(Beginning of EXERCISE MATERIAL)

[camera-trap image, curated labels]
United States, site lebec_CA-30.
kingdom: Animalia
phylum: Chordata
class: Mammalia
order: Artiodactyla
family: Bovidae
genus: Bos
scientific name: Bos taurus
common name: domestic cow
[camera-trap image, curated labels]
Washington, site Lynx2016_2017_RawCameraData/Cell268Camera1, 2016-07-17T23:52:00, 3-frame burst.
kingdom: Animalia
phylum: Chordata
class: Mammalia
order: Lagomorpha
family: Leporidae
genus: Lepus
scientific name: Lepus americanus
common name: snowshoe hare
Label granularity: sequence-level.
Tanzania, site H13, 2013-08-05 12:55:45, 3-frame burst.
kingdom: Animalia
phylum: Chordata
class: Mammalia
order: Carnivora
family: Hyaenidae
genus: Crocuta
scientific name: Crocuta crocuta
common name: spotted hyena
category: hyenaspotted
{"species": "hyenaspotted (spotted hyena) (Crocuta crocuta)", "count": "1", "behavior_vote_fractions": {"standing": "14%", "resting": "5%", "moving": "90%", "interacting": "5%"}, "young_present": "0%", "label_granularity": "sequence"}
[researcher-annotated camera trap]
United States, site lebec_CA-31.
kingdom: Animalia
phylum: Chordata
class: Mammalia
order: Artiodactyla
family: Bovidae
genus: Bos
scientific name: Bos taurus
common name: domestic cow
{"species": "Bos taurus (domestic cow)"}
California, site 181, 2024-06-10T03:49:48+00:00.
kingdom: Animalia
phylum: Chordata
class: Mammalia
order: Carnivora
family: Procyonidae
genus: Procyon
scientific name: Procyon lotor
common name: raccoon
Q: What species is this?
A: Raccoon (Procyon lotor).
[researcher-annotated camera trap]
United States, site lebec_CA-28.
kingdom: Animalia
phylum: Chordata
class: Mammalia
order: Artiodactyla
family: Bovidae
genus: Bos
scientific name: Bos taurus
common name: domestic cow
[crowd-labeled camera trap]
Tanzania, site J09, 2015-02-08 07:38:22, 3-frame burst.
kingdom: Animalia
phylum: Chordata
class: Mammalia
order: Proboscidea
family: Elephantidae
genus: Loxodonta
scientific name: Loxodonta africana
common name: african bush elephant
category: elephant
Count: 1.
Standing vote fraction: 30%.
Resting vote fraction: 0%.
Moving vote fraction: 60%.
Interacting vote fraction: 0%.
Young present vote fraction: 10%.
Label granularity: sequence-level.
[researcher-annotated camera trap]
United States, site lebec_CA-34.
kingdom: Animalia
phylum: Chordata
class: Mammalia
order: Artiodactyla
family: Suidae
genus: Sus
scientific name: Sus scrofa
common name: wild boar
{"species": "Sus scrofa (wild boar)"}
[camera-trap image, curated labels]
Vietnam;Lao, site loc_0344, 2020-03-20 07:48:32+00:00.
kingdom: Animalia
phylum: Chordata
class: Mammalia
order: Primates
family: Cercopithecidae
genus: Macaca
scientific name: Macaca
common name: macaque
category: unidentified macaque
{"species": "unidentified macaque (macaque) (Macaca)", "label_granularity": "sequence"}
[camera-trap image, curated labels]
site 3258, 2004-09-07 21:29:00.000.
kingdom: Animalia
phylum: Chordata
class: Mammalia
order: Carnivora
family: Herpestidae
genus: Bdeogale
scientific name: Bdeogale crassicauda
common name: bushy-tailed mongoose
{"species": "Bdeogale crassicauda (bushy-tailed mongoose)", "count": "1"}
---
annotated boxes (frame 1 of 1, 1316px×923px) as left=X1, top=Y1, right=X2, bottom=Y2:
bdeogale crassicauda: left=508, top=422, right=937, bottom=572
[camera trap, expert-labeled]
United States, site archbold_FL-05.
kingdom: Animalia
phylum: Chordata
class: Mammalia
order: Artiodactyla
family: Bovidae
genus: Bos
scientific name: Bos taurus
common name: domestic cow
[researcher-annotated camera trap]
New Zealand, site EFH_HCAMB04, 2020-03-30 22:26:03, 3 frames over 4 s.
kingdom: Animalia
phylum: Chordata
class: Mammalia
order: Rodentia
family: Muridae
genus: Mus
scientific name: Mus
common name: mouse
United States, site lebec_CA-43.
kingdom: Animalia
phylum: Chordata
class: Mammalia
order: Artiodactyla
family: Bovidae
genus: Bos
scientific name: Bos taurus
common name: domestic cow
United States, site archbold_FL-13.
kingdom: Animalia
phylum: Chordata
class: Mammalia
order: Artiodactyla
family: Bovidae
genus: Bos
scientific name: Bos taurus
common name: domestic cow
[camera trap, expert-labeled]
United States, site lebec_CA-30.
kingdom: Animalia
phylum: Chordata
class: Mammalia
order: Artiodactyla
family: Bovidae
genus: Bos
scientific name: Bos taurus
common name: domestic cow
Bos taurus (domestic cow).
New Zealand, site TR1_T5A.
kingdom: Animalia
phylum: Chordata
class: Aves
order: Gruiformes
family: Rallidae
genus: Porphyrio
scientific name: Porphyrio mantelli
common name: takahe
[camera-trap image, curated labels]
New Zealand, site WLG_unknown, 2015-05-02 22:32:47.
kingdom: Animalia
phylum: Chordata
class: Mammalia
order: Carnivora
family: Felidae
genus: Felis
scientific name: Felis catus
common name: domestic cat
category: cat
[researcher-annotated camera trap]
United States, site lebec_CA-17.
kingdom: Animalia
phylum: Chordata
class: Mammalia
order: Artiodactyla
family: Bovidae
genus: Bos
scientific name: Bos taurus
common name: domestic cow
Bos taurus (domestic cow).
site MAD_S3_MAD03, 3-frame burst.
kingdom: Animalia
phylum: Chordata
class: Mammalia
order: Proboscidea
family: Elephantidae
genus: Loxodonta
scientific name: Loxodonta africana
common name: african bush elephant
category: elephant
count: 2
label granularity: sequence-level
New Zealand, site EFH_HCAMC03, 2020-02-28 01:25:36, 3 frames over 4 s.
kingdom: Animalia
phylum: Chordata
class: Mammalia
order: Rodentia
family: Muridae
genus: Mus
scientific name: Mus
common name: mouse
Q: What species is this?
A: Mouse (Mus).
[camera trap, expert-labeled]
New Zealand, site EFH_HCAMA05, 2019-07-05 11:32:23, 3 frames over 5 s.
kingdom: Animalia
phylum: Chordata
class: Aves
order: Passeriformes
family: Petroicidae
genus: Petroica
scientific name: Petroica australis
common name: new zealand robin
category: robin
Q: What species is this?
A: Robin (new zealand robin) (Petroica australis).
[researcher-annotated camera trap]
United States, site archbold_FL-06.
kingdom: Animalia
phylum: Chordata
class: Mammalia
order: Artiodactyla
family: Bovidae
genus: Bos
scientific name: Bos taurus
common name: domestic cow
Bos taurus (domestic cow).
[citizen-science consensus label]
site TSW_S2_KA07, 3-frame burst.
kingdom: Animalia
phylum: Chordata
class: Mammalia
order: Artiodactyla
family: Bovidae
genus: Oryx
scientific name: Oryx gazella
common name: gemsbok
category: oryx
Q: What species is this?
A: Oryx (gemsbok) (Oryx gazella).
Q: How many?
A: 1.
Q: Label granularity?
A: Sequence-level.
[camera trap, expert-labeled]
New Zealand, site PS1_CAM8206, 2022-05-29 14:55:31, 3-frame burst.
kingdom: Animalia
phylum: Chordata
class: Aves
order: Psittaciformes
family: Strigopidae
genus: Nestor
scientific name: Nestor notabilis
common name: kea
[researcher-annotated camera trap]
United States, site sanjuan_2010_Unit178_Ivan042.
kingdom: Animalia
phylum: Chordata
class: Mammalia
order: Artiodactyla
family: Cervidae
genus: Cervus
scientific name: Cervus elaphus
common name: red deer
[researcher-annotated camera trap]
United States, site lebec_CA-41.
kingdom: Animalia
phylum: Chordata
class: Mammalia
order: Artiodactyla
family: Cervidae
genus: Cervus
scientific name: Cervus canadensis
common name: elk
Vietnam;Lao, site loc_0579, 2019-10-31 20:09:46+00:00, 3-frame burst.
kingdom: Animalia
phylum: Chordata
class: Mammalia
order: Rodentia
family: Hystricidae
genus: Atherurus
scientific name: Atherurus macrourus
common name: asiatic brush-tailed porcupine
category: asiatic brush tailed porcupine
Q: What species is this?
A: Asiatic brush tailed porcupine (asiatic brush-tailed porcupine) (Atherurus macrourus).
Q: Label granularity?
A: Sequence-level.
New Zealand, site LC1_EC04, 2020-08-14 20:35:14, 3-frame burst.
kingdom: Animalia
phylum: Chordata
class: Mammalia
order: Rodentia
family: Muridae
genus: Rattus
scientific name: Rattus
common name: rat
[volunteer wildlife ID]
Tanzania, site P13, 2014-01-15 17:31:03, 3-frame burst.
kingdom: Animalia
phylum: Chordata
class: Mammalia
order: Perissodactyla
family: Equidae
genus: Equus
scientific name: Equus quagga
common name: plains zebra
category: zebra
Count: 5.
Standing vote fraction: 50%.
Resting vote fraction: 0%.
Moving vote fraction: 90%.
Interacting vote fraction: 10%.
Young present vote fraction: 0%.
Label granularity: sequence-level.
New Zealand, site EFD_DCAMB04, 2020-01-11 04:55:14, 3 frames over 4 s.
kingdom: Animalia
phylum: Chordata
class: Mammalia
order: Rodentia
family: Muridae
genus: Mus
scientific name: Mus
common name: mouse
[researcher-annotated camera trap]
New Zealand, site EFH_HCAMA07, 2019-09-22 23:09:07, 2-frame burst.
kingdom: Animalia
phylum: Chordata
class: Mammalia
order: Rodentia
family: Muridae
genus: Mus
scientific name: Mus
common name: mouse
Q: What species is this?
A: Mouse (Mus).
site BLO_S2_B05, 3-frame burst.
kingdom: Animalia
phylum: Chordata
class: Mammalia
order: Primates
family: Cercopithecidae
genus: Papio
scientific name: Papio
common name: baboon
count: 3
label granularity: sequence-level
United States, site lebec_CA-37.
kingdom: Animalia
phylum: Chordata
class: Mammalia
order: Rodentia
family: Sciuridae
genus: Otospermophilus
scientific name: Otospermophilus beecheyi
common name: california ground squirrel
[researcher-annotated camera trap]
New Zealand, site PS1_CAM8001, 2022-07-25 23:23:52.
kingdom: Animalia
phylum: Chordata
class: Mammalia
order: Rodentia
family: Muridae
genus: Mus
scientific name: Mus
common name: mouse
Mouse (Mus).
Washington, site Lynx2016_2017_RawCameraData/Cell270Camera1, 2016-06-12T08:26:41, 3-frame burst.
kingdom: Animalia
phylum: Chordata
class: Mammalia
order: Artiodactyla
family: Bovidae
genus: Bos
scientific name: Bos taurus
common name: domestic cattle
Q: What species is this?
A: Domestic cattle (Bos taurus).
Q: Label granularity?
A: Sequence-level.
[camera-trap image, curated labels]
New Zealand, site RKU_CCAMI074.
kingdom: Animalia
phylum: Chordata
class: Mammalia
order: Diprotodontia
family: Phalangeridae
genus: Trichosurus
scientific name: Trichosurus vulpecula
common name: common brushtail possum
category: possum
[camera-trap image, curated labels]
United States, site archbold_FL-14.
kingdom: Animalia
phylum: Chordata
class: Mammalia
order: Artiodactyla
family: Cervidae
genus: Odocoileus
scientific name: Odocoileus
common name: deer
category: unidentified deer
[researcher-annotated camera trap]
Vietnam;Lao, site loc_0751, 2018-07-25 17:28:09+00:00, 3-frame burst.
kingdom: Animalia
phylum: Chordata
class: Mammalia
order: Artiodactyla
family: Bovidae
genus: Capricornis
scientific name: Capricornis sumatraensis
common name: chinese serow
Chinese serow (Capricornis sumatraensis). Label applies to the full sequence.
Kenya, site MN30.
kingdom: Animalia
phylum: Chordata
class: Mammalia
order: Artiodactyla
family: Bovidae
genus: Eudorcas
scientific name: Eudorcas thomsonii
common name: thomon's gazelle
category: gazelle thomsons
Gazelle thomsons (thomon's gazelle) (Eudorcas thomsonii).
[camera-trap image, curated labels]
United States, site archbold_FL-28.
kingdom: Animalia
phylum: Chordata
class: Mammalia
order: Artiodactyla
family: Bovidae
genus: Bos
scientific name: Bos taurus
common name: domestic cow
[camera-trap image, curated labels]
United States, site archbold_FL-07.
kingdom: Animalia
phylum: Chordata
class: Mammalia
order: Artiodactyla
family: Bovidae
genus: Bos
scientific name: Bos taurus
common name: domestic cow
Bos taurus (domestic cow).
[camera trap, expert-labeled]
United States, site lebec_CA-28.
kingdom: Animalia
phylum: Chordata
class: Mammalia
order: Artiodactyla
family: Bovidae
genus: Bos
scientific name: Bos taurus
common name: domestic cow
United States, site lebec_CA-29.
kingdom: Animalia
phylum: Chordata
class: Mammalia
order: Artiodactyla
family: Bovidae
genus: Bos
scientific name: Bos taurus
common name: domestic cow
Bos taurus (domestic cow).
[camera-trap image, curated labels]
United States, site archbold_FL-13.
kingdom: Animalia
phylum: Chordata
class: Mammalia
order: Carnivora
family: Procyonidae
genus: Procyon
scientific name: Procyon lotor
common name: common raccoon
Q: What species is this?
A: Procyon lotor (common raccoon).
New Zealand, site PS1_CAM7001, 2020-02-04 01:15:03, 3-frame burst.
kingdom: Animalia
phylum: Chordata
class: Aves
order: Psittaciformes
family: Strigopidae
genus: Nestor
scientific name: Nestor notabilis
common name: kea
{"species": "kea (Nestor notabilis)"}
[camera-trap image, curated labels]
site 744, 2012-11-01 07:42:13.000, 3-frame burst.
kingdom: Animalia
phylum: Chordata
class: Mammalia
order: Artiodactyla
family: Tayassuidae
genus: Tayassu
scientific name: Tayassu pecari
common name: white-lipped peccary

(End of EXERCISE MATERIAL)

TRY IT:
Using the entries shown above, reproduce verbatim the lines from the line bearing "Young present vote fraction: 10%." to the line bearing "Vietnam;Lao, site loc_0344, 2020-03-20", inclusive.

YOUR RESPONSE:
Young present vote fraction: 10%.
Label granularity: sequence-level.
[researcher-annotated camera trap]
United States, site lebec_CA-34.
kingdom: Animalia
phylum: Chordata
class: Mammalia
order: Artiodactyla
family: Suidae
genus: Sus
scientific name: Sus scrofa
common name: wild boar
{"species": "Sus scrofa (wild boar)"}
[camera-trap image, curated labels]
Vietnam;Lao, site loc_0344, 2020-03-20 07:48:32+00:00.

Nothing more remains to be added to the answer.